Qu’elle est donc, la date exacte du jour de l’an berbère ?

L’année berbère, comme il est communément admis, est organisée selon le calendrier julien. Le 1 Yennar (yennayer) coïncide donc avec le 1 janvier julien. Il suffit juste, de savoir, quel jour dans le calendrier universel (grégorien) coïncide avec le 1 janvier julien.Tout d’abord, regardons ensemble, dans ce bref aperçu la déférence entre le calendrier julien, et le calendrier grégorien.

Le calendrier julien : est un calendrier solaire utilisé dans la Rome antique. Il a été introduit par Jules César en 46 av. J.-C. pour remplacer le calendrier romain républicain. Établi par l’astronome Sosigène, il reste employé en Europe jusqu’à son remplacement par le calendrier grégorien à la fin du XVIe siècle. Le calendrier julien insérait une journée bissextile tous les 4 ans, et attribuait à l’année une durée moyenne de 365,25 jours , or, l’année tropique moyenne dure 365,24219 jours (soit environ 365 jours 5 h 48 min 45 s). Ceci induisait un décalage d’environ 8 jours par millénaire par rapport au temps vrai.

Bientôt, ce décalage devint trop important, bouleversant les dates des équinoxes et par ricochet, celles du calendrier liturgique. Une rectification de ce comput s’imposa , c’est la naissance du calendrier grégorien.

Le calendrier grégorien : Dit également calendrier universel, il porte le nom de son instigateur, le pape Grégoire XIII. Adopté à partir de 1582, le calendrier grégorien vient pour rectifier la « dérive » du calendrier julien.

La réforme grégorienne permis la suppression de 10 jours qui permettaient de rattraper d’un coup le retard croissant pris par l’ancien calendrier julien sur les dates des équinoxes. L’introduction du calendrier grégorien commença le vendredi 15 octobre 1582, qui fut le lendemain du jeudi 4 octobre 1582.

Quel est le décalage entre le calendrier grégorien et le calendrier julien aujourd’hui ?

En plus des dix jours de décalage constaté en 1582, le calendrier julien a accentué sa dérive de trois jours de plus. Les années 1700, 1800, 1900 étant bissextiles dans le calendrier julien.

Donc, le calendrier julien est aujourd’hui en retard de 13 jours par rapport au calendrier grégorien. C’est l’avis de tous les spécialistes qui ont étudié le sujet, comme Edmond Doutté [1], Germaine Tillon [2], Jean Servier [3], R. P. Genevois [4] et Edmond Déstaing [5].

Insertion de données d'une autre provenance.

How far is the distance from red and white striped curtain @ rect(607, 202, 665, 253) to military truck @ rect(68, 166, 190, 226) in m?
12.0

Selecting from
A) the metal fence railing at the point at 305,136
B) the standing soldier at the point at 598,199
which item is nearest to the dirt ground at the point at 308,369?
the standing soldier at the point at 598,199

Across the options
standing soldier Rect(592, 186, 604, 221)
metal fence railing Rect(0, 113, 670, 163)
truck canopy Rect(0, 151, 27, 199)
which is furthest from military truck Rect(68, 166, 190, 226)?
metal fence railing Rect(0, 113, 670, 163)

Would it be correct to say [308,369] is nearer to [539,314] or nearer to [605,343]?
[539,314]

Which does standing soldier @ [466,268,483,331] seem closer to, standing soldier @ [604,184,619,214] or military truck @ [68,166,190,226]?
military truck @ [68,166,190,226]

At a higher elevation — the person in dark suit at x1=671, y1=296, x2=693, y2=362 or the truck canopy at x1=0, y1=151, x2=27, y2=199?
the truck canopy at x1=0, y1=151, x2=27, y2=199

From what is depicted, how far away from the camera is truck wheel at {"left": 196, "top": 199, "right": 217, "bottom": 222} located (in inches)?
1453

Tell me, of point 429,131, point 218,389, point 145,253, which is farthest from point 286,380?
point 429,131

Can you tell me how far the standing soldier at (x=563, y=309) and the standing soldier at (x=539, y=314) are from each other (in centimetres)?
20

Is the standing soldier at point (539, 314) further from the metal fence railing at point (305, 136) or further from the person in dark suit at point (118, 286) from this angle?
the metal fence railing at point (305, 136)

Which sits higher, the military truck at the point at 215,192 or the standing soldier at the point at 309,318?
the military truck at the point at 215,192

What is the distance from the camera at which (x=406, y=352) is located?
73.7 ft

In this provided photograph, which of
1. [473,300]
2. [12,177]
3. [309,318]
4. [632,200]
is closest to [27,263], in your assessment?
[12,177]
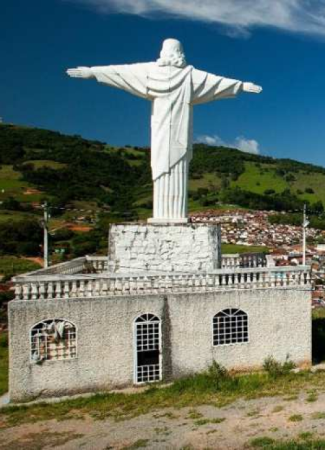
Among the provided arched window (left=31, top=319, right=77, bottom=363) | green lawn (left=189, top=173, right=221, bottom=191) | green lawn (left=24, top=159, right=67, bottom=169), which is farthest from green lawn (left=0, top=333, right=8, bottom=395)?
green lawn (left=189, top=173, right=221, bottom=191)

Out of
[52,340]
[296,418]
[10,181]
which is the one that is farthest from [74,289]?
[10,181]

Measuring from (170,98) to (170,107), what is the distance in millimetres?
250

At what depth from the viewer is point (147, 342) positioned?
12219 mm

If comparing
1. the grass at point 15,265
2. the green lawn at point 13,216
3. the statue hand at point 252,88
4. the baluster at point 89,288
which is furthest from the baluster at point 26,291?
the green lawn at point 13,216

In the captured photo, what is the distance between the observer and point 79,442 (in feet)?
28.7

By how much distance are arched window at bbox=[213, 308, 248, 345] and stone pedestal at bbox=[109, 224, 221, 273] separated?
4.82 feet

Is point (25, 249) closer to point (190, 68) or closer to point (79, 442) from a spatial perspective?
point (190, 68)

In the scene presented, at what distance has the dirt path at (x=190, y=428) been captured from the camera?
8.28m

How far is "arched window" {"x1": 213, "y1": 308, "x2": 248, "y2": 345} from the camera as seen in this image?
12609 mm

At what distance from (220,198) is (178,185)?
6077cm

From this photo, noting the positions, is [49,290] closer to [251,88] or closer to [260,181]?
[251,88]

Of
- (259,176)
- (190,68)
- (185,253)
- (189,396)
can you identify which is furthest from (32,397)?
(259,176)

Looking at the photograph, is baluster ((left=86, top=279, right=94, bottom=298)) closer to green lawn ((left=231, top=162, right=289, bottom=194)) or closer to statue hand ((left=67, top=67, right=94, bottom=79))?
statue hand ((left=67, top=67, right=94, bottom=79))

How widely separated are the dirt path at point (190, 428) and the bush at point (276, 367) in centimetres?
187
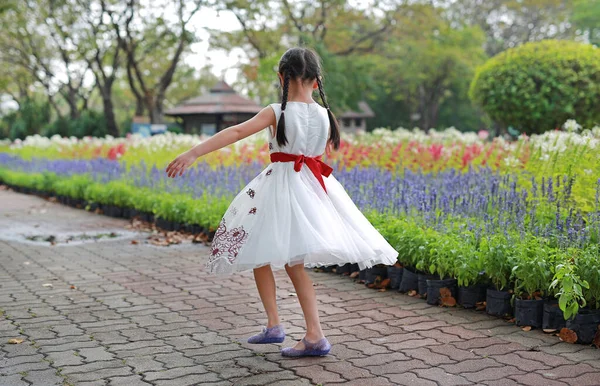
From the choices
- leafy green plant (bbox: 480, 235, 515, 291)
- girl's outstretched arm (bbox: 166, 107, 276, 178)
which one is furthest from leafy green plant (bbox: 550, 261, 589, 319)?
girl's outstretched arm (bbox: 166, 107, 276, 178)

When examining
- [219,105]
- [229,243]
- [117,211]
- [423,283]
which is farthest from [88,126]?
[229,243]

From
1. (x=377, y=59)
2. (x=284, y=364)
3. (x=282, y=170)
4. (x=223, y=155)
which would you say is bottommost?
(x=284, y=364)

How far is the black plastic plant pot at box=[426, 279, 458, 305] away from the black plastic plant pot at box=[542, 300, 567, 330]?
0.83 metres

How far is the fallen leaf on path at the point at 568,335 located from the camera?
13.8 ft

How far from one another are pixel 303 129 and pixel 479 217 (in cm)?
254

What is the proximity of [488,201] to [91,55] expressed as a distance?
31664 mm

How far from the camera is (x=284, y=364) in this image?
381cm

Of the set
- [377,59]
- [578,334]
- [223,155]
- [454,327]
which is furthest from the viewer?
[377,59]

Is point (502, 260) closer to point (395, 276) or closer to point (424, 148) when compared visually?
point (395, 276)

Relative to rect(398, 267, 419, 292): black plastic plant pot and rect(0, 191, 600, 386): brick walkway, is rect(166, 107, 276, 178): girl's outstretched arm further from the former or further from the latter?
rect(398, 267, 419, 292): black plastic plant pot

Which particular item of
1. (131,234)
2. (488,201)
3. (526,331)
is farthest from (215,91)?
(526,331)

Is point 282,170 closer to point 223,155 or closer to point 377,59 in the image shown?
point 223,155

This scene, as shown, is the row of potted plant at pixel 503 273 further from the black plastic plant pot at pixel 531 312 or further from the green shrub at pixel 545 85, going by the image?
the green shrub at pixel 545 85

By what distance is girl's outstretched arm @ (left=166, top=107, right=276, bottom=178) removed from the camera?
370cm
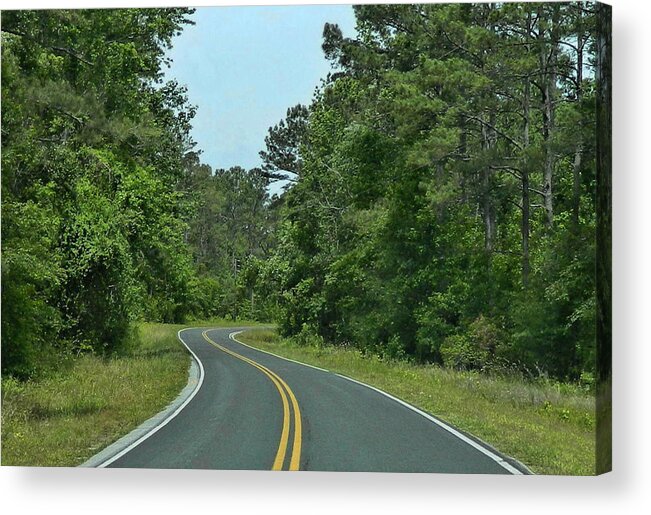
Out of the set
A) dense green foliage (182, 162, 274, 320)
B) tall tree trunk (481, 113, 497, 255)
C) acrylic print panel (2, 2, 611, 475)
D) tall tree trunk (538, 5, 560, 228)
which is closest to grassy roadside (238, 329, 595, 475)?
acrylic print panel (2, 2, 611, 475)

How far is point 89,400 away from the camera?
14086 millimetres

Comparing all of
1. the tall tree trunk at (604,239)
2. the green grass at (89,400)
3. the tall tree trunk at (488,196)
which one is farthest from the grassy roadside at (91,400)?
the tall tree trunk at (604,239)

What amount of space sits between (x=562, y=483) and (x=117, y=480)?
6.48 metres

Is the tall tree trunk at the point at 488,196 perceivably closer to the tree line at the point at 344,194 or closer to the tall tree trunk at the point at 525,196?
the tree line at the point at 344,194

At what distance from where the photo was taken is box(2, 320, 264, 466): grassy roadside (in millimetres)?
12938

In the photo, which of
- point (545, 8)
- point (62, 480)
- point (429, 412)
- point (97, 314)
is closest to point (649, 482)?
point (429, 412)

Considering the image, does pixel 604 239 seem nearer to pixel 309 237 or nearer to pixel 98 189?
pixel 309 237

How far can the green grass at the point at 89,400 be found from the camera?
42.4 feet

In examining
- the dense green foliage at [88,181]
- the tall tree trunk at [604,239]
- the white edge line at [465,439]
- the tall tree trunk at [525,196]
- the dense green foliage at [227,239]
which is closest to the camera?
the white edge line at [465,439]

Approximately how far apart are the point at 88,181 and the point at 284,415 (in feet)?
19.4

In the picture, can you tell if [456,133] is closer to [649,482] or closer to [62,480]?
[649,482]

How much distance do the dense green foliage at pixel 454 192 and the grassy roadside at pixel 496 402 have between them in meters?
0.42

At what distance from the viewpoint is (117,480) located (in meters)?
12.5

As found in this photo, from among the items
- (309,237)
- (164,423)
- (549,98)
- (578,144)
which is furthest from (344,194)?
(164,423)
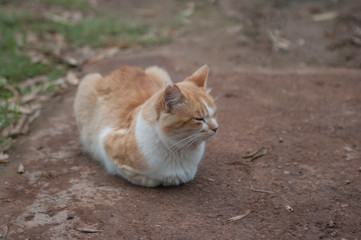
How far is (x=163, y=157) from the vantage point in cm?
349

Un calendrier tunisien et un autre marocain qui prennent le 14 comme le premier jour de la nouvelle année


Le 1 Yennayer 2966 correspond au 14 janvier 2016

Pour connaitre la date exacte du jour de l’an, il suffit de faire une simple addition :
Le 1 janvier julien = 1 janvier grégorien + 13 jours. 1+13 = 14.
Donc, le 1 janvier julien = 14 janvier grégorien.
1 janvier julien = 1 yennayer, donc le 1 yennayer = 14 janvier grégorien.
Le 1 Yennar (Yennayer) 2966 coïncide donc avec le 14 janvier grégorien.


Quels sont les raisons de cette confusion ?

Il y a trois causes principales : Premièrement, les militants berbéristes des années 70-80, se sont tout simplement trompés dans leurs calculs en choisissant le 12 janvier. Deuxièmement, parce que la célébration d’un évènement quelconque, se fait toujours la veille. Aussi, les berbères avaient-ils coutume de célébrer leur nouvel an par un dîner, « amensi n yennar » la nuit du 13. Un repas copieux, qui place la nouvelle année qui se profile sous d’heureux auspices.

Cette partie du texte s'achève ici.